The Challenges and Scintillation of a Baby Boomer in the Technology Work-space

When did I get old? How did I become, “you know, that old guy”?

Depending upon which metric one consults, being born in 1961, I am either at the tail edge of the baby boomer generation or the leading edge of gen X.

I still think of myself as a vibrant, hard-working, contributor who readily and expertly rises to whatever challenges I encounter. I may be bit slower on the uptake at times, but I believe this is due to wisdom I have gained rather than diminished capacity. Not everyone shares this opinion.

Relating to the men and women born at the tail end of generation X, the millennials, and now those of generation Z entering the work force is not difficult for me.
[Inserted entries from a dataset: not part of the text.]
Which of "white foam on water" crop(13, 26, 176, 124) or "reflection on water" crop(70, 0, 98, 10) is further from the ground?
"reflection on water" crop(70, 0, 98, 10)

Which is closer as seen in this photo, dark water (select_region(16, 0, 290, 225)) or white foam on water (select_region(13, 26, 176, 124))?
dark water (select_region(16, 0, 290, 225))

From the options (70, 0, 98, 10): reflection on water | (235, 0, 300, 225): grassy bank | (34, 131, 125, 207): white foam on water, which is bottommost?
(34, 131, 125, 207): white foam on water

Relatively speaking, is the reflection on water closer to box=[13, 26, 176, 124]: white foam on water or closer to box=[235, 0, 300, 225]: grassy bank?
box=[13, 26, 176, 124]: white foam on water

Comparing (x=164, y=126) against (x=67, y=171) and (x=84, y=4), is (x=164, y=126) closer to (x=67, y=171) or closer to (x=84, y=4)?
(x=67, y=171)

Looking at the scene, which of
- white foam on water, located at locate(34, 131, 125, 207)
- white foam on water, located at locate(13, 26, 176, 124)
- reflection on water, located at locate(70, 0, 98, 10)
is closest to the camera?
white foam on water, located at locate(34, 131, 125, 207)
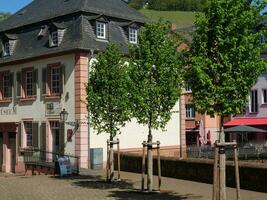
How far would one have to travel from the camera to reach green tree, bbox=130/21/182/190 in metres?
20.4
I hear this is a challenge for many of my generation and I suppose this is different for me because of my natural inclination to embrace technology, youthful attitude, and being able to respect people regardless of age. The problem I have is overcoming the expectation that I won’t be able to relate well.

I admit sometimes I reminisce about the days when we had to manually bind protocols to a card to get a network connection or write code to do what today is done with a click of a button and no understanding of what happens behind the scenes. This gives me a great appreciation for the wonderful advances we’ve made that perhaps those of the later generations are not aware. This can sometimes be frustrating, and I do my best to remember that I too take for granted those things made easier by advances in ways of doing that my predecessors developed that they had to do “the hard way” in their youth (such as indoor plumbing). There is something about being born into a way of doing that makes it tough to understand the trials of the past.
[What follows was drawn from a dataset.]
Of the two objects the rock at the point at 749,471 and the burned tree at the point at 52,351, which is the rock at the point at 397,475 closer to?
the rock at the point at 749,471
Because I contributed to that explosion of technological growth which began in the 70’s I have a tendency to want to understand everything about everything I’m working on. Working in the cloud with AWS, Azure, micro services, containers, mega data, and the seemingly daily releases of new digital advances, I’m just not able to comprehend it all. Letting go of that need to understand is sometimes difficult.

Although I’ve striven on one hand to land that long term gig some of my contemporaries have managed, my quest for learning and exploring uncharted territory on the other has driven me to look for new roles every few years. Until recently I thought I was invincible and would never have difficulty lining up the next opportunity. Time has caught up to me and I’m actually struggling to find a role that meets my requirements, I have the skills for, and I actually get offered. I always try to own my situation so I won’t blame it on age discrimination, but I can’t help a nagging feeling that it is in play. The reality of retirement looming in the next twelve to twenty years certainly gives me pause before considering another change.

“Each generation imagines itself to be more intelligent than the one that went before it, and wiser than the one that comes after it.” — George Orwell

When I’m working with the newest technologies I get so excited thinking about the possibilities! Advances in managing data, not having to worry about what’s behind the IaaS or PaaS solution, streamlined agile development processes, awesome tools in the cloud, fast affordable bandwidth and storage, and advanced powerful high-level languages make this a great time to be in technology. I’m still amazed that things from my childhood that were science fiction like traveling to Mars, AI, robotics, and self-driving cars as well as things we never even dreamed of like 3D printing, are now a reality. I feel blessed that I’m at an age where I can truly appreciate it. I know those being born now, through no fault of their own, will completely take these things for granted.

Sometimes I feel underappreciated and left behind by those younger. How I became a part of this group and no longer the one speeding past the old-timers, I’ll never fathom. When I connect with them, which is more often than when I don’t, I am rewarded with a fresh perspective that I just don’t get with those my age. I am astonished by the insight and depth these gen x,y, and z peeps can bring to a brainstorming session where the boomers often get hung up on old notions that don’t always work any more. Once in a while I’ll be surprised by receiving props totally unexpectedly. It is so wonderful when that happens because it is so genuine and shows so much gratitude that I am deeply touched.

I still have a number of good years in me before I’m ready to step aside. I hope to continue to learn from all who I work with and that I can be an inspiration and share my knowledge with anyone willing to learn. I am thankful for the opportunities I’ve had and the prospects of many more to come.